[TEXTAUSZUG]:
_ _ _ _ _
Die Wertschätzung der Mitarbeiter und der Kunden sind Grundlage unseres Erfolgs. Nur wenn ich die Mitarbeiter wertschätze, kann ich sie erreichen, ihre Herzen öffnen, kann ich sie führen. Ähnliches gilt für unsere Auftraggeber. Wir müssen herausfinden was dem Kunden wichtig ist. Es geht nicht nur um Beton und Stahl, das kann er an jeder Ecke kaufen. Der Kunde muss spüren, dass wir uns mit seinem Produkt intensiv auseinandersetzen und er so seine eigenen Ziele besser erreichet.

Wie sind Sie zu diesen Überzeugungen gekommen?
In der Baukrise vor etwa 15 Jahren haben viele Bauunternehmen gejammert und ihre Mitarbeiterzahl immer weiter verringert. Wir haben die Mitarbeiter gehalten, aber am Anfang mit gejammert. Irgendwann ist uns aufgefallen, dass es so nicht geht. Wir können den Markt nicht ändern. Wir müssen uns selbst ändern, und zwar konsequent.

Wie sind Sie das angegangen?
Wir haben Leitlinien für den Umgang mit Kunden und Führungsgrundsätze formuliert. Und daran halten wir uns. Die Führungsmannschaft besucht regelmäßig externe Arbeitskreise bei dem Bauberater Dr. Rüdiger Weng. Letztens waren wir noch gemeinsam in einem Kloster, wo wir uns mit Führungsgrundsätzen der Benediktiner beschäftigt haben. Es geht jedoch nicht nur um Führungskräfte. Regelmäßig veranstalten wir „Poliertage“ und „Azubitage“. Jeder von uns muss die Unternehmenskultur verstehen und mittragen. Das Wort „Gilt“, das wir vor einigen Jahren über unsere Arbeit gestellt haben, fasst unseren Anspruch treffend zusammen. Das „Gilt“ gilt für alle und alles. Für Termin- und Kostensicherheit. Und dafür, dass ich auch als Chef nicht unentschuldigt zu spät komme.

Sie wurden 2015 und 2016 als „Bauunternehmen des Jahres“ ausgezeichnet. Was waren die Gründe der Jury?
Ein wichtiger Aspekt war unsere Kundenorientierung. Die Bauindustrie ist jahrzehntelang trainiert worden, Vertragsbedingungen hart auszulegen. Das führte zu unentwegtem Streit mit den Auftraggebern. Wir haben gelernt, dass das Unsinn ist. Wir wollen eine Kultur der Zusammenarbeit. Unsere Bauleiter lernen, wie man einen Konflikt schlichten kann. Die meisten Kunden wollen keinen Streit, sondern einfach fair behandelt werden. Mit Transparenz und Ehrlichkeit sind wir besser gefahren.

Hängt das nicht auch vom Auftraggeber ab?
Wir suchen uns Kunden die mit uns auf Augenhöhe sind. Bei Kunden wie Daimler-Benz stünden wir riesigen Einkaufsabteilungen gegenüber, da besteht kein Gleichgewicht. Wir brauchen mittelständische Kunden, die genauso ticken wie wir. Zu denen wir auch sagen können: Mensch, wir haben da ein Problem. Ich kann den Entscheider erreichen, wie der Kunde auch bei uns den Entscheider erreichen kann. Das ist wichtig. Mit Kunden, die ganz andere Strukturen haben, funktioniert das nicht.
_ _ _ _ _
[ARBEITSAUFTRAG 1]:
Stimmen diese Aussagen mit dem Interview überein? (a) Das Unternehmen hat in der Baukrise Personal abgebaut. (b) Die Führungsmannschaft besucht regelmäßig externe Arbeitskreise. (c) Das Unternehmen sucht gezielt große Konzerne wie Daimler-Benz als Kunden. Antworte jeweils mit Ja oder Nein und dem wörtlichen Beleg aus dem Interview.
[ARBEITSAUFTRAG 2]:
Gib alle Sätze aus dem Interview an, die mit einem Fragezeichen enden.
[ARBEITSAUFTRAG 3]:
Führe das Interview über die Unternehmenskultur des Bauunternehmens im Anschluss an seinen letzten Satz weiter.

[BEREITGESTELLTES MATERIAL]:
_ _ _ _ _
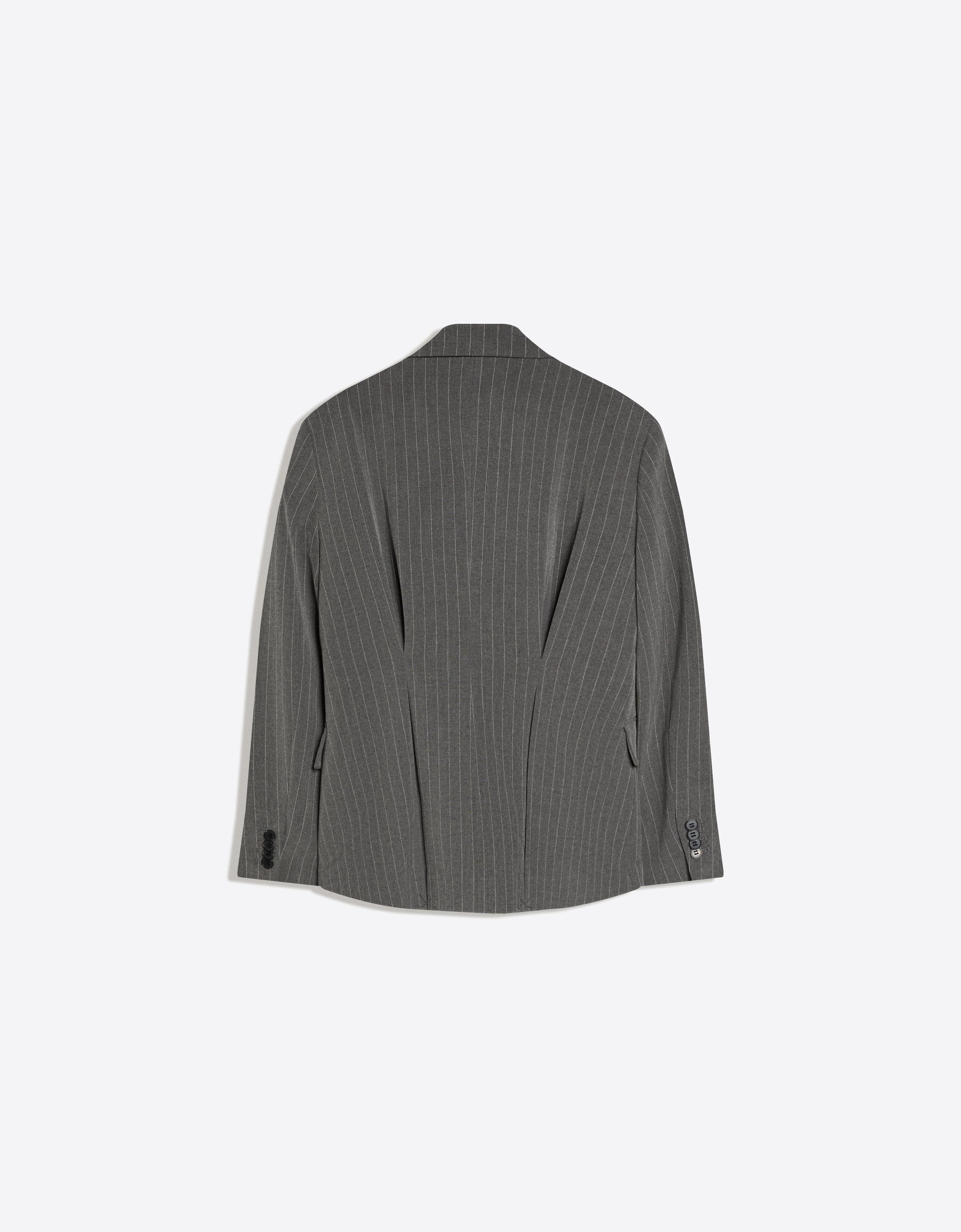 Blazer with back darts — Grey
_ _ _ _ _
[LÖSUNG 1]:
(a) Nein: „Wir haben die Mitarbeiter gehalten, aber am Anfang mit gejammert.“
(b) Ja: „Die Führungsmannschaft besucht regelmäßig externe Arbeitskreise bei dem Bauberater Dr. Rüdiger Weng.“
(c) Nein: „Wir brauchen mittelständische Kunden, die genauso ticken wie wir.“

[LÖSUNG 2]:
- Wie sind Sie zu diesen Überzeugungen gekommen?
- Wie sind Sie das angegangen?
- Was waren die Gründe der Jury?
- Hängt das nicht auch vom Auftraggeber ab?

[LÖSUNG 3]:
Bei 430 Mitarbeitern bilden Sie 60 junge Menschen aus. Das ist eine Quote von 6:1, die höchste der nordrhein-westfälischen Baubranche. Warum?
Wir wollen die wesentlichen Arbeiten mit unseren eigenen Mitarbeitern leisten. So können wir unser Qualitätsansprüche und unsere Unternehmenskultur schon den jungen Leuten im Denken und Handeln vermitteln. Die meisten, die wir übernehmen, bleiben dann auch bei uns.

Es gibt Unternehmen, die sich bei der Ausbildung zurückhalten…
Ja, es gibt Unternehmen, die jammern: Die jungen Leute seien nicht ausbildungsfähig, die hätten kein Benehmen, könnten gar nichts. Das ist Unsinn. Viele sind frustriert von der Schule und auch in dem einen oder anderen Fach schwach. Aber es sind trotzdem tolle Menschen. Dann müssen wir uns eben ein bisschen mehr Mühe geben. Im Winter, wenn wir nicht arbeiten können, geben die Poliere den jungen Menschen Nachhilfeunterricht. oder wir schicken sie samstags zur Nachhilfe zum Kolping-Bildungswerk. Da muss man sich ein bisschen kümmern.

Wie finden Sie einen Draht zu den jungen Leuten?
Am Samstag vor Ausbildungsbeginn laden wir die neuen Azubis mit ihren Eltern zu uns ein. Wir stellen die Unternehmensfamilie vor, gehen über den Bauhof und zeigen ihnen, wie der Ablauf funktioniert. Die Eltern sollen stolz darauf sein, dass ihre Kinder bei uns lernen. Außerdem veranstalten wir alle zwei Jahre einen Azubitag mit einem fachlichen Teil am Vormittag und viel Spaß
am Nachmittag. Dieses Jahr haben wir die Firma Funke mit ihrer Kunststoffrohrproduktion besucht und sind dann Kanu gefahren. Da paddeln wir alle gemeinsam und ich fühle mich an meine Zeiten als Pfadfinder erinnert. Das tut mir richtig gut. Wenn ich dann im Bus sitze, hinter mir 50 junge Menschen, denke ich: Toll! Mit solchen jungen Menschen kann die Zukunft doch nur gut werden!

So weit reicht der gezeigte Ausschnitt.